(Work to be completed): Give the lines again exactly, from the one holding "Among the options" to the last line of the listing below, both ends included and nothing added.

>> start

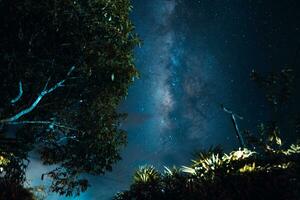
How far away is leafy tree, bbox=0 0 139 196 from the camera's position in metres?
12.3

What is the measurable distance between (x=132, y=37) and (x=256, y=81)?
28.2ft

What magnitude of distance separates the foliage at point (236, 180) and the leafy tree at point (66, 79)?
3980mm

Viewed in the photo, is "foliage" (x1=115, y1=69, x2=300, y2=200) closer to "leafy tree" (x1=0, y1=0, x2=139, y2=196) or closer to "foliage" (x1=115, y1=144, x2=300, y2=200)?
"foliage" (x1=115, y1=144, x2=300, y2=200)

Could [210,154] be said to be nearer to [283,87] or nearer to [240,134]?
[240,134]

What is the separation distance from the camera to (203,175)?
1245 centimetres

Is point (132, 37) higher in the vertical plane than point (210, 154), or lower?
higher

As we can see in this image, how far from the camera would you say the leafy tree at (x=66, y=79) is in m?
12.3

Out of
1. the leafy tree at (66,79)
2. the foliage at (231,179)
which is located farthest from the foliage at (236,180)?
the leafy tree at (66,79)

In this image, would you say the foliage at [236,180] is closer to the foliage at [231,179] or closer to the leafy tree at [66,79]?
the foliage at [231,179]

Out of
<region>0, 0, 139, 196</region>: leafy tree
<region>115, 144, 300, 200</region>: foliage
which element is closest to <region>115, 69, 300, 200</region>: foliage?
<region>115, 144, 300, 200</region>: foliage

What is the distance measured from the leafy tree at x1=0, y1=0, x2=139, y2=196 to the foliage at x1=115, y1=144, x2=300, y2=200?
3.98 metres

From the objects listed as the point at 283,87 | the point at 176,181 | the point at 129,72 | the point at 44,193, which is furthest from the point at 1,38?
the point at 283,87

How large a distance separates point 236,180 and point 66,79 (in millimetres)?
8279

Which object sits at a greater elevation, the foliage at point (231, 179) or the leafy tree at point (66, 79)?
the leafy tree at point (66, 79)
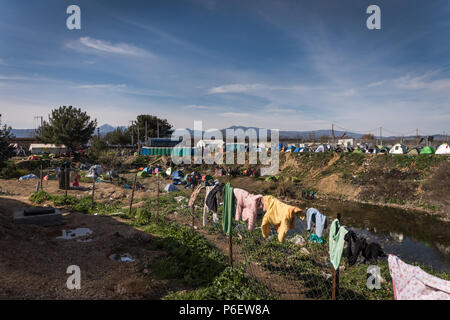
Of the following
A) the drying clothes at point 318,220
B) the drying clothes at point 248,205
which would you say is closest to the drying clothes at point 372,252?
the drying clothes at point 318,220

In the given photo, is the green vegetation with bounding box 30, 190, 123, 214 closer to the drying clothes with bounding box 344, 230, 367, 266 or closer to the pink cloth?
the drying clothes with bounding box 344, 230, 367, 266

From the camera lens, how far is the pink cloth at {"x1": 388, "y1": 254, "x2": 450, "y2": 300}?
3230mm

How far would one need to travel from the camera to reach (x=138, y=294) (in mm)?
4902

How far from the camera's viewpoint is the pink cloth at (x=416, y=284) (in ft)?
10.6

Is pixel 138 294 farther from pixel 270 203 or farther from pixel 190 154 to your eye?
pixel 190 154

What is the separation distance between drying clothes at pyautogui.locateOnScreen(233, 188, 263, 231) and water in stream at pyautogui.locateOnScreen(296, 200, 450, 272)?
3492 mm

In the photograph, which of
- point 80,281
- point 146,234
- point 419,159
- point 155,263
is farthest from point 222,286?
point 419,159

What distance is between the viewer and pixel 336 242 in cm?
438

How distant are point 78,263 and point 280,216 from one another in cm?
512

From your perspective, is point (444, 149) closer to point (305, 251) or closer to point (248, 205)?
point (305, 251)

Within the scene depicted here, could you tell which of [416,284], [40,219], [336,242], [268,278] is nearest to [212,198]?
[268,278]

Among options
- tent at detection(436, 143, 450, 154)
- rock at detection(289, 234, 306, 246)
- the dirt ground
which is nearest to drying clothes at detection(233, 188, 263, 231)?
the dirt ground

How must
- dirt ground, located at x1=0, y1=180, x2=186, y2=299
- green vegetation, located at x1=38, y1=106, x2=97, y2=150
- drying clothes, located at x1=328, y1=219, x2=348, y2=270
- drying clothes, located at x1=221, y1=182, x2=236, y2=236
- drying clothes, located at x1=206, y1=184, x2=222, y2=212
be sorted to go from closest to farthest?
1. drying clothes, located at x1=328, y1=219, x2=348, y2=270
2. dirt ground, located at x1=0, y1=180, x2=186, y2=299
3. drying clothes, located at x1=221, y1=182, x2=236, y2=236
4. drying clothes, located at x1=206, y1=184, x2=222, y2=212
5. green vegetation, located at x1=38, y1=106, x2=97, y2=150

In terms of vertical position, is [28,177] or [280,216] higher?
[280,216]
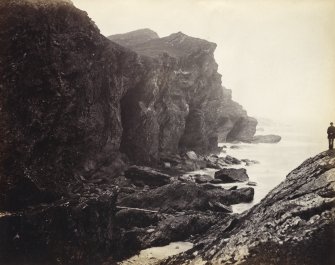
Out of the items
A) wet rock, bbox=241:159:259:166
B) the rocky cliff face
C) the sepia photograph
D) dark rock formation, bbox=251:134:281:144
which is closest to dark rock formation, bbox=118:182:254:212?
the sepia photograph

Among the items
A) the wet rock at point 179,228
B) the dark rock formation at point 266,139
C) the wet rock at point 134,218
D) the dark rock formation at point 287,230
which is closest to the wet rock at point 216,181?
the wet rock at point 179,228

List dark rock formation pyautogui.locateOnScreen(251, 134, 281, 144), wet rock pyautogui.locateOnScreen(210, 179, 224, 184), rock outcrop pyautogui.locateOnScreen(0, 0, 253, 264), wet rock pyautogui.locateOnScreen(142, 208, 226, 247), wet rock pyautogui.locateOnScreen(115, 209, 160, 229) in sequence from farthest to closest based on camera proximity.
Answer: dark rock formation pyautogui.locateOnScreen(251, 134, 281, 144) < wet rock pyautogui.locateOnScreen(210, 179, 224, 184) < wet rock pyautogui.locateOnScreen(115, 209, 160, 229) < wet rock pyautogui.locateOnScreen(142, 208, 226, 247) < rock outcrop pyautogui.locateOnScreen(0, 0, 253, 264)

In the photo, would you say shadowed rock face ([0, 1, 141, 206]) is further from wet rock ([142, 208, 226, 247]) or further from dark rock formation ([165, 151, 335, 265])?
dark rock formation ([165, 151, 335, 265])

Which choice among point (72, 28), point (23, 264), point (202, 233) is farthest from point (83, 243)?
point (72, 28)

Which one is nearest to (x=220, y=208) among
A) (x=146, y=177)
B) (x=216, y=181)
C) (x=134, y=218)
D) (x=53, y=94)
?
(x=134, y=218)

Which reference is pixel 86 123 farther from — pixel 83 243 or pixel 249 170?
pixel 249 170

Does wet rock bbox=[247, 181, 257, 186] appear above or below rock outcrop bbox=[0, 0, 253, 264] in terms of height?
below

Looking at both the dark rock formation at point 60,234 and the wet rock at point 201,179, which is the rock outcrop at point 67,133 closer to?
the dark rock formation at point 60,234
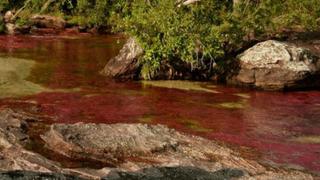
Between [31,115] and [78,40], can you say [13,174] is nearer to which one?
[31,115]

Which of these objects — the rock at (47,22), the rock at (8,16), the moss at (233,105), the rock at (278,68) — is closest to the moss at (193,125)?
the moss at (233,105)

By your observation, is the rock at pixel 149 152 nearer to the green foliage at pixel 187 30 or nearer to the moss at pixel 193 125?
the moss at pixel 193 125

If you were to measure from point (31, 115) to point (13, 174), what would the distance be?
6332 millimetres

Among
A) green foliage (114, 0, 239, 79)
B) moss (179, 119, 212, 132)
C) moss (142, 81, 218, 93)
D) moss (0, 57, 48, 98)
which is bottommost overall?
moss (179, 119, 212, 132)

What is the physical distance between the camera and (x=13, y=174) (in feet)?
35.0

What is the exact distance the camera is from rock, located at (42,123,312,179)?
1209 cm

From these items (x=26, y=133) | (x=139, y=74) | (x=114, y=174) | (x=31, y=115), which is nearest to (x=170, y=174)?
(x=114, y=174)

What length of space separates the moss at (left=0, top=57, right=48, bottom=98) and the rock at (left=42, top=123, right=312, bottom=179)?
6.63 meters

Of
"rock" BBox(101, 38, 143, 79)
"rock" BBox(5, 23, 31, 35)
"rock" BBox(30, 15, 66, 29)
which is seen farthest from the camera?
"rock" BBox(30, 15, 66, 29)

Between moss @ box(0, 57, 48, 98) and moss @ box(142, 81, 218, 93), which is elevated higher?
moss @ box(0, 57, 48, 98)

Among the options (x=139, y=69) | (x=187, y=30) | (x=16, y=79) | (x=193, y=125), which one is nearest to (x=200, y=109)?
(x=193, y=125)

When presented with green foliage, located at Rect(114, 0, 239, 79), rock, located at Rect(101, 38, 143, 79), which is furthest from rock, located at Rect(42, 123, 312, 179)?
rock, located at Rect(101, 38, 143, 79)

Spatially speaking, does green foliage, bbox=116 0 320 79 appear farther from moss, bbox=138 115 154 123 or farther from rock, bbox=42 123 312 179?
rock, bbox=42 123 312 179

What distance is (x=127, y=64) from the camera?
2395 centimetres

>> end

(Expected answer):
Among the options (x=139, y=69) | (x=187, y=30) | (x=16, y=79) | (x=193, y=125), which one is nearest to (x=200, y=109)?
(x=193, y=125)

When presented with green foliage, located at Rect(114, 0, 239, 79), rock, located at Rect(101, 38, 143, 79), which is furthest from rock, located at Rect(42, 123, 312, 179)?
rock, located at Rect(101, 38, 143, 79)

Spatially speaking, does green foliage, bbox=116 0 320 79 appear farther from moss, bbox=138 115 154 123 or farther from rock, bbox=42 123 312 179?
rock, bbox=42 123 312 179

What distance is (x=127, y=64) from the camera?
2395 centimetres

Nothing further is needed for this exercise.